DAVID: It just makes all the difference.

DON: You're right and the thing about it is it's the proverbial snowball

DAVID: Yes.

DON: You get a letter, you get excited, and you tell somebody else. They want it. They want it now. Also, everybody that joins our Pen Friend program joins the discovery bible study.

DAVID: Yes.

DON: Everybody that joins the discovery bible study gets a pen friend application. So we have a nice mirror.

DAVID: They work together fabulously. But, Don; let's go back. You said this was risk free. How can our listeners write to prisoners and these folks are thieves, they are con men, are rapists,

DON: They…

DAVID: That is not risk free, but tell us how this works.

DON: Ok, they address the letter to the inmate, just like they were writing them directly.

DAVID: Yes.

DON: They as a return address just put their name of if they choose a pen name and our address as the return, then they put this in an envelope and mail it to me.

DAVID: Right.

DON: I take it out and drop it into the mailbox. The only postmark they will ever have is…

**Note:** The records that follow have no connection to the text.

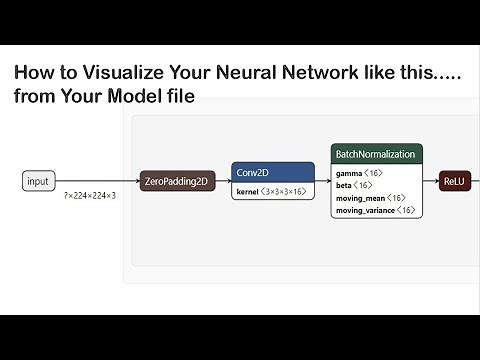 How to Visualize Your Neural Network like this..... from Your Model file

input

?×224×224×3

ZeroPadding2D

Conv2D

kernel ⟨3×3×3×16⟩

BatchNormalization

gamma ⟨16⟩

beta ⟨16⟩

moving_mean ⟨16⟩

moving_variance ⟨16⟩

ReLU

DAVID: Is yours. So the protection on the outbound is perfect.

DON: Yeah, I've got about 12,000 people living in my post office.

DAVID: That's right, now what happens when the mail is returned because these guys write back? Write back to women and men.

DON: Then we read their letters and we have people that help us read the letters. Other people when they watch TV or anything else, Yvonne and I are reading letters.

DAVID: Yes, you have how many other deals going on at one time?

DON: A lot, But every time we turn a corner, God opens a door.

DAVID: Now, somebody wants to get involved and speaking of snowballing they might say well, I'd like to do it the lord is calling. They write every two or three days. Is this going to . . .

DON: No, no. As long as you write once a month, because keep in mind that the postage just went up to thirty-four cents.

DAVID: Right

DON: Men will kill for a thirty-four cent stamp. So guys in prison can't afford to write often.

DAVID: Okay.

DON: But it's that one time, that joy. There are guys in prison that write to themselves to hear their name called at mail call.

DAVID: To get a letter. Well, somebody listening today Don, can give twenty minutes, thirty minutes a month.

DON: Write us or call us.

DAVID: You could do it, You can do it.

DON: Amen.

DAVID: And what a difference that makes in the lives of others because people's lives are changed by this program.

DON: Figure it this way, almost 2 million people in prison in the United States in which 70 percent are going to get out. Do we want them coming out like they went in or worse? Or can we do something to change them?

DAVID: Speaking of protection, you said yesterday that you have children writing to child molesters, but that's in perfect safety leading them to Jesus.

DON: I'll tell a quick story. A pastor's wife wrote me, getting ahead a little bit and she said Don I want to thank you. When you came to our church I joined your Pen Friend program because I'm the pastor's wife. I've been writing my pen friend for ten years.

DAVID: Right.

DON: He just led me to Christ.

DAVID: The prisoner led her to Christ!

DON: The pastor's wife.

DAVID: She was in a religious rut, but didn't know Jesus herself.

DON: Now she has a relationship with Jesus. It's unbelievable and that's the kind of miracle that anyone listening today…

DAVID: Can experience.

DON: For thirty-four cents and a few minutes can experience it.

DAVID: From the comfort and safety of their home.

DON: Yes, that's perfect. Thank you for being with us and we'll talk to you again tomorrow.